Исходный текст:
Парижане мало что знали о закулисной борьбе за власть. Ходили слухи, что Машо пользовался поддержкой короля и мадам де Помпадур, хотя и столкнулся с оппозицией прелатов, имевших хорошие связи при дворе. Заседания Генеральной ассамблеи проходили за закрытыми дверями в парижском монастыре Великих августинцев (аббатстве Сен-Виктор). Несмотря на утечки и сплетни, публика не имела четкого представления о конфликте до 17 августа, когда король опубликовал декларацию, в которой изложил требования Машо. Вместо добровольных пожертвований корона намеревалась получать выплаты в размере 1,5 миллиона ливров в год в течение пяти лет – эта мера декларировалась в качестве фонда погашения долгов духовенства, хотя данные поступления должны были оказаться под контролем правительства, то есть фактически являлись бы налогом. Королевская власть также требовала, чтобы все держатели бенефициев декларировали их стоимость в качестве имущества и приносимые ими доходы. Эти декларации планировалось получить в течение шести месяцев, а их точность могла быть проверена чиновниками. Таким образом, предполагалось, что церковь, непосредственно пополняя казну наличными средствами, больше не сможет скрывать свои богатства за своей необъятной организационной структурой, которая фактически превращала ее в государство в государстве, а корона получит ценную информацию и вскоре сможет напрямую облагать духовенство налогами113.

Столкнувшись с угрозой, Генеральная ассамблея проголосовала за то, чтобы направить королю протест, и заявила, что не может позволить светскому государству взимать налоги с «собственности, посвященной самому Господу»114. 18 сентября Людовик по совету Машо занял твердую позицию в отношении сопротивления духовенства. Он направил в ассамблею государственного секретаря по делам религии Луи-Фелипо, графа де Сен-Флорентена, с письмом, адресованным ее председателю, кардиналу де Ларошфуко. Прочитав это послание, кардинал сообщил, что ассамблее нужно время на обдумывание ответа. Между тем Сен-Флорентен настаивал, что король требует немедленного ответа, и ему предложили подождать в отдельной комнате. Через пару часов он отправился на ужин, затем вернулся и прождал еще два часа, пока ассамблея пыталась принять решение. Наконец, в шесть часов вечера министру вручили письмо с резолюцией ассамблеи, в которой отрицалось право короля облагать церковное имущество налогами. Выйдя из зала заседаний, чтобы прочитать письмо, Сен-Флорентен вернулся с конвертом, который передал Ларошфуко. В нем находились заранее подготовленные lettres de cachet – королевские приказы о роспуске ассамблеи и отправке епископов обратно в их епархии. Последующий эдикт предписывал каждому епископу внести причитающуюся долю в рамках первого общего взноса в 1,5 миллиона ливров115.

Поставленная задача 1:
Верните дословно фрагмент записей от строки, содержащей «In this photo, does», до конца записей включительно.
Поставленная задача 2:
Продолжите текст о споре короны с духовенством из-за налогов, начав сразу после его последнего предложения.

Записи из набора данных:
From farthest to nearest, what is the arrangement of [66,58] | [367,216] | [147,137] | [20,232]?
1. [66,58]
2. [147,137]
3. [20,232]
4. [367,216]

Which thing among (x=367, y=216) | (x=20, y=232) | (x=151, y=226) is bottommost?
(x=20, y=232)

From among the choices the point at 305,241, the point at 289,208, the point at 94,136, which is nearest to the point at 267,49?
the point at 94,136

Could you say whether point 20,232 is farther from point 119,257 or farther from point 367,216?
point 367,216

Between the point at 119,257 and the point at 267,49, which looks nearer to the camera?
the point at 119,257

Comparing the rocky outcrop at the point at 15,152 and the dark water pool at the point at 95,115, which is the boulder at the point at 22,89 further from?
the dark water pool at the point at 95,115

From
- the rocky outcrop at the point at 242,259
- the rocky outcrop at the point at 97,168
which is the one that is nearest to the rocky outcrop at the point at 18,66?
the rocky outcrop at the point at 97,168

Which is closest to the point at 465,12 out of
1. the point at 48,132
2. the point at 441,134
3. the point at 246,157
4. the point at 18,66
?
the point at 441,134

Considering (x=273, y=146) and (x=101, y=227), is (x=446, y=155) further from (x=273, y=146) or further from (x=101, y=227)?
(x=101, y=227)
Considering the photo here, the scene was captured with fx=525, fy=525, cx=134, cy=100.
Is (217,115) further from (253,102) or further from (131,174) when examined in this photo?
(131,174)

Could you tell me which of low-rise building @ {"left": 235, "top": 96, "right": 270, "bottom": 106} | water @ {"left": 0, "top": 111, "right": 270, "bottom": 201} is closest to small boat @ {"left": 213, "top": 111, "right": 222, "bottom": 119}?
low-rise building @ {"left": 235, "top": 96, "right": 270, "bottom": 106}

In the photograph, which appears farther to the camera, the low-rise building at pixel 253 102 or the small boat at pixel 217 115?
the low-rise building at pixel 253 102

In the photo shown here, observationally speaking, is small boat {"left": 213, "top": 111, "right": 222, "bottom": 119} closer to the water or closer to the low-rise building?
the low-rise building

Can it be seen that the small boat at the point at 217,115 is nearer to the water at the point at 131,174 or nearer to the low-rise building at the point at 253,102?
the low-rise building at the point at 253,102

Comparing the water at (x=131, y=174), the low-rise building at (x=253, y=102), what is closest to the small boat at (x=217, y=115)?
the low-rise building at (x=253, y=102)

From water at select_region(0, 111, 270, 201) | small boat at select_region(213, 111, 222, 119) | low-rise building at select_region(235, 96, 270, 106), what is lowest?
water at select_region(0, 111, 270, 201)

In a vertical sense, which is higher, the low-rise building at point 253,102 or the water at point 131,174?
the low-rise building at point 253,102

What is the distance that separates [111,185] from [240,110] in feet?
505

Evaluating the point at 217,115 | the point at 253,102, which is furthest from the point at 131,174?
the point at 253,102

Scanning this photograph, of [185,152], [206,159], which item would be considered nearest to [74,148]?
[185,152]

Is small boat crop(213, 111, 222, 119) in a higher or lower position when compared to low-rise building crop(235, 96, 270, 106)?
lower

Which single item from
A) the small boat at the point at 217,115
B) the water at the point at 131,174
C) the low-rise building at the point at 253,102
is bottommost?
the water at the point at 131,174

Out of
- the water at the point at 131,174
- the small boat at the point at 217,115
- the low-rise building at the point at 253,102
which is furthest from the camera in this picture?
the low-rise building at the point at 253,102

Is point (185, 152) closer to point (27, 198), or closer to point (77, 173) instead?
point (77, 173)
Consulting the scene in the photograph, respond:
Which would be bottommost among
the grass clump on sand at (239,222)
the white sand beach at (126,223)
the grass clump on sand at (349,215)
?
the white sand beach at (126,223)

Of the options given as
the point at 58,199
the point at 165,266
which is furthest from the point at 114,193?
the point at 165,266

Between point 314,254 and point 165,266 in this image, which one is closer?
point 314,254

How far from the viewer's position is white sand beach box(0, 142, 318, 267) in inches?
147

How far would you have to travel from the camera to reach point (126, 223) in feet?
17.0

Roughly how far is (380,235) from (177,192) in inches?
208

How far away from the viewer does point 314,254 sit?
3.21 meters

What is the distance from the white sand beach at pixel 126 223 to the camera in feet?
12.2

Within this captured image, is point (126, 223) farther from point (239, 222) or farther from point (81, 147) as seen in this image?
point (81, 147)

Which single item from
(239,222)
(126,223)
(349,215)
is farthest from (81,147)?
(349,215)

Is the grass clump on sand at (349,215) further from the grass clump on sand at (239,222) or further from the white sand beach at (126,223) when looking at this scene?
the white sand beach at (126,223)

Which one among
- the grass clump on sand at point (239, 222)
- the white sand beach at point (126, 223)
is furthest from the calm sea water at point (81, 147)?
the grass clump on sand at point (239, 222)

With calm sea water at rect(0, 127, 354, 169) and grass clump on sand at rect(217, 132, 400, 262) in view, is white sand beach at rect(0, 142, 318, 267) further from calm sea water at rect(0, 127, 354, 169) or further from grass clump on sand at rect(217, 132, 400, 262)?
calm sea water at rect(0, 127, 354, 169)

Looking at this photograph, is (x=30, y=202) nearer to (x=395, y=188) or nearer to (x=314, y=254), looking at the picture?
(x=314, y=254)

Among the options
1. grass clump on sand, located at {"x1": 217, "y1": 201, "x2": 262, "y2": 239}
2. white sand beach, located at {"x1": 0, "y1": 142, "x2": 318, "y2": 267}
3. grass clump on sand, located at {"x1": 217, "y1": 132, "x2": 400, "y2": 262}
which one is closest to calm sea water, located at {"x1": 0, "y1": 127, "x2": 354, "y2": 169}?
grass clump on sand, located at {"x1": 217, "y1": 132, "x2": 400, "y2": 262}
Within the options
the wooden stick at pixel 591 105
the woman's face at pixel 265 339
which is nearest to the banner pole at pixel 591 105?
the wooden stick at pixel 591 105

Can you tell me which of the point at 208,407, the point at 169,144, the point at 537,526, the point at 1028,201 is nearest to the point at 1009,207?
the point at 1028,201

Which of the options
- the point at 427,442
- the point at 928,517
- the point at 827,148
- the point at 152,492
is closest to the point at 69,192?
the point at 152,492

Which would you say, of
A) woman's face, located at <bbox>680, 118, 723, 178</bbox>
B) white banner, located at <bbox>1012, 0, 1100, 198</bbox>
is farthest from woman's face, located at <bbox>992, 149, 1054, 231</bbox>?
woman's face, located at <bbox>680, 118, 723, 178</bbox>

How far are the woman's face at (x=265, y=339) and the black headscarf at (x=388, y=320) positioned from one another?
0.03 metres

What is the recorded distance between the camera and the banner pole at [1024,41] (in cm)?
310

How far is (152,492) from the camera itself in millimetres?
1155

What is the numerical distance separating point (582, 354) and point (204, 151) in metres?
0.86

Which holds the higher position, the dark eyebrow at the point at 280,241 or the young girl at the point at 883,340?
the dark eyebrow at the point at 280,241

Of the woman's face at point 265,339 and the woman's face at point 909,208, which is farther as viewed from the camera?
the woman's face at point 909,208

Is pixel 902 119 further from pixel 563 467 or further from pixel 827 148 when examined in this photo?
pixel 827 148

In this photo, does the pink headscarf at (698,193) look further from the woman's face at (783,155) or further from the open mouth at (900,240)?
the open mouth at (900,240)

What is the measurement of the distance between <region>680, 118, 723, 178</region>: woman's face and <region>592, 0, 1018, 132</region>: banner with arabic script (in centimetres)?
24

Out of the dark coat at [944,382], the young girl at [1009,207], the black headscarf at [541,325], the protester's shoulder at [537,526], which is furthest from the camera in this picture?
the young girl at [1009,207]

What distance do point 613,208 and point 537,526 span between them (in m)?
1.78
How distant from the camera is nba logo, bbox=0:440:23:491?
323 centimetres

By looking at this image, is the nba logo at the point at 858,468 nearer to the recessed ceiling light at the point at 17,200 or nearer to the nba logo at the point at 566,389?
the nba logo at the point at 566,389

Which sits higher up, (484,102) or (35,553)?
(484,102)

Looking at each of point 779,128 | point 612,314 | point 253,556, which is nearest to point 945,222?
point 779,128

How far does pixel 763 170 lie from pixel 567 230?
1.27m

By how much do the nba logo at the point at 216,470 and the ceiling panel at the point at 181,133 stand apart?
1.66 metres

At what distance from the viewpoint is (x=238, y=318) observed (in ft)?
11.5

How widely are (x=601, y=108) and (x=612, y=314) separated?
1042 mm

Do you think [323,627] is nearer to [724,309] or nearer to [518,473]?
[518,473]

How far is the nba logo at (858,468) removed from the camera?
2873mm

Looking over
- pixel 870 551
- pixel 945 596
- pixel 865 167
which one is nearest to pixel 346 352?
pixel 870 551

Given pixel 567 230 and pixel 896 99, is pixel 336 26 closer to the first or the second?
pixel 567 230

Ответ к заданию 1:
In this photo, does the pink headscarf at (698,193) look further from the woman's face at (783,155) or further from the open mouth at (900,240)?
the open mouth at (900,240)

What is the measurement of the distance between <region>680, 118, 723, 178</region>: woman's face and <region>592, 0, 1018, 132</region>: banner with arabic script (in centimetres)?
24

Out of the dark coat at [944,382], the young girl at [1009,207], the black headscarf at [541,325], the protester's shoulder at [537,526], which is furthest from the camera in this picture?
the young girl at [1009,207]

What distance do point 613,208 and point 537,526 span between them (in m)?
1.78
How distant from the camera is nba logo, bbox=0:440:23:491?
323 centimetres

By looking at this image, is the nba logo at the point at 858,468 nearer to the recessed ceiling light at the point at 17,200 or nearer to the nba logo at the point at 566,389?
the nba logo at the point at 566,389

Which sits higher up, (484,102) or (35,553)?
(484,102)

Looking at each of point 779,128 | point 612,314 | point 253,556, which is nearest to point 945,222?
point 779,128

How far does pixel 763 170 lie from pixel 567 230?
1.27m

By how much do the nba logo at the point at 216,470 and the ceiling panel at the point at 181,133 stand apart?
1.66 metres

At what distance from the viewpoint is (x=238, y=318) observed (in ft)?
11.5

How widely are (x=601, y=108) and (x=612, y=314) separated?
1042 mm

Do you think [323,627] is nearer to [724,309] or nearer to [518,473]?
[518,473]

How far is the nba logo at (858,468) removed from the camera?
2873mm

Looking over
- pixel 870 551
- pixel 945 596
- pixel 865 167
which one is nearest to pixel 346 352?
pixel 870 551

Given pixel 567 230 and pixel 896 99, is pixel 336 26 closer to the first or the second?
pixel 567 230

Ответ к заданию 2:
Как отмечал маркиз д’Аржансон, это был ультиматум: ставки в игре были высоки, а Машо действовал настолько агрессивно, что парижане заговорили о «государственном перевороте» против церкви116. Стали распространяться памфлеты, будоражившие общественное мнение. В одном из них, озаглавленном просто Lettres («Письма»), высмеивалось требование духовенства о получении налоговых льгот в связи с его высокой религиозной миссией. Аналогичное мнение высказывалось в еще одном таком сочинении, под названием La Voix du sage et du peuple («Голос мудреца и народа»), написанном Вольтером, который отвергал различие между светскими и духовными властями как «пережиток варварского вандализма». Кроме того, Вольтер связывал налоговую реформу с миссией философов – уничтожением суеверий и укреплением власти монарха для содействия общему благу117. А бестселлером тех дней мгновенно стал пространный текст Procès-verbal de tout ce qui s’est passé depuis le jour que l’Assemblée du Clergé a commencé à ce qu’elle a été rompue («Описание всего случившегося с того дня, как началась ассамблея духовенства, и до того, как она была распущена»)118.

Машо пытался сломить сопротивление духовенства всю зиму 1750–1751 годов. Он убедил нескольких епископов согласиться с налогами и даже конфисковал часть имущества епископа Меца, а затем вступил в переговоры с представителями церкви и отдельными прелатами во главе с архиепископом Парижа Кристофом де Бомоном. Парижане не знали, какого исхода ожидать, поскольку Машо имел репутацию человека жесткого, а церковные лидеры, в свою очередь, могли опираться на серьезные связи при дворе. В конце концов 17 февраля, когда истекал крайний срок подачи деклараций о церковном имуществе, стало известно, что Машо пошел на «уступки» – фактически он потерпел поражение. Взамен прежней десятины духовенство согласилось выплатить добровольные пожертвования в сумме, равной половине того, что оно уже внесло, а вопрос об оценке церковного имущества и введении прямого налога на его доходы снимался с повестки. «Господин де Машо болен от отчаяния», – сообщал маркиз д’Аржансон. Устав от давления со стороны двора и даже, по слухам, от любовных утех с мадам де Помпадур, король перестал поддерживать генерального контролера119.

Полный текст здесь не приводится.